Nel suo intervento Bernhard Callebaut, docente di sociologia all’Istituto Universitario “Sophia” di Loppiano, ha messo in rilievo la capacità della Lubich di «precorrere i tempi». Per esempio lo stretto rapporto con la parola e l’attenzione alla dimensione sociale sono temi e aperture tipiche del Concilio Vaticano II, che però destarono più di un sospetto nelle società e nelle gerarchie di allora, perché chi leggeva il Vangelo direttamente veniva preso per “protestante” o chi, come Chiara e le sue compagne, praticava la comunione dei beni, era bollato come “comunista”. Il fatto poi di «parlare d’amore non era considerata una cosa seria, solida, all’altezza della teologia fin lì praticata». Poi, che cosa poteva venire di buono da una “donna”, per di più di una città marginale come Trento?

In realtà «il movimento non nasce nel nulla perché allora essere giovane era diventato qualcosa di importante, c’era una spinta a creare una spiritualità laicale e la questione sociale diventava un tema sempre più rilevante: i Focolari sorgono come qualcosa di nuovo, ma i tempi li preparavano». Lo studioso ha aggiunto che Chiara era una donna molto moderna: nel nostro tempo noi diamo importanza a tante dimensioni della vita non solo quella religiosa. «Per noi l’economia è importante, le comunicazioni sociali sono importanti, lo sport e tanto altro ancora e anche per Chiara era così.
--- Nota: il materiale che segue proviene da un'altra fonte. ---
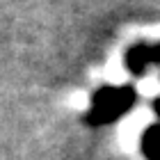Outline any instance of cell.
I'll list each match as a JSON object with an SVG mask.
<instances>
[{"label":"cell","instance_id":"1","mask_svg":"<svg viewBox=\"0 0 160 160\" xmlns=\"http://www.w3.org/2000/svg\"><path fill=\"white\" fill-rule=\"evenodd\" d=\"M133 101H135V94L130 87H103V89H98L94 94L87 121L94 123V126L114 121L133 105Z\"/></svg>","mask_w":160,"mask_h":160},{"label":"cell","instance_id":"2","mask_svg":"<svg viewBox=\"0 0 160 160\" xmlns=\"http://www.w3.org/2000/svg\"><path fill=\"white\" fill-rule=\"evenodd\" d=\"M128 69L135 73H142L151 62L160 64V46H135L128 53Z\"/></svg>","mask_w":160,"mask_h":160},{"label":"cell","instance_id":"3","mask_svg":"<svg viewBox=\"0 0 160 160\" xmlns=\"http://www.w3.org/2000/svg\"><path fill=\"white\" fill-rule=\"evenodd\" d=\"M142 151L149 160H160V123L151 126L142 137Z\"/></svg>","mask_w":160,"mask_h":160},{"label":"cell","instance_id":"4","mask_svg":"<svg viewBox=\"0 0 160 160\" xmlns=\"http://www.w3.org/2000/svg\"><path fill=\"white\" fill-rule=\"evenodd\" d=\"M153 110H156V114L160 117V101H156V103H153Z\"/></svg>","mask_w":160,"mask_h":160}]
</instances>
Di fronte a problemi seri come per esempio la povertà in Brasile la sua risposta non è stata: “Preghiamo di più”. Ha detto invece: “Facciamo imprese che condividano i profitti con i poveri”. Ha dato, a un problema di giustizia sociale, una risposta economica e ha detto che bisognava sviluppare un’economia del dare, ma la cultura del dare è comunque qualcosa di evangelico. Al cuore di ogni dimensione del vivere c’è qualcosa di evangelico da scoprire ma per farlo occorre usare il linguaggio giusto, tipico di quel contesto».

Famiglie unite

L’ideale dell’unità vissuto nel concreto di una regione come le Marche «ha portato tante famiglie a sperimentare la bellezza dell’amore reciproco, la condivisione dei beni, delle gioie e dei dolori». A raccontarlo Rosalia Bigliardi Parlapiano, presidente del Movimento politico per l’unità – Marche, che ha anche sottolineato come la regione sia stata incubatrice di un’esperienza originale come quella del “movimento diocesano” nato ad Ascoli e sviluppatosi poi anche a Fermo. Parlapiano ha poi rilevato come nelle Marche ci siano politici che hanno condiviso l’ideale della fraternità come categoria politica e sono sorte due scuole di politica per giovani, nate per dotarli di «una cultura nuova».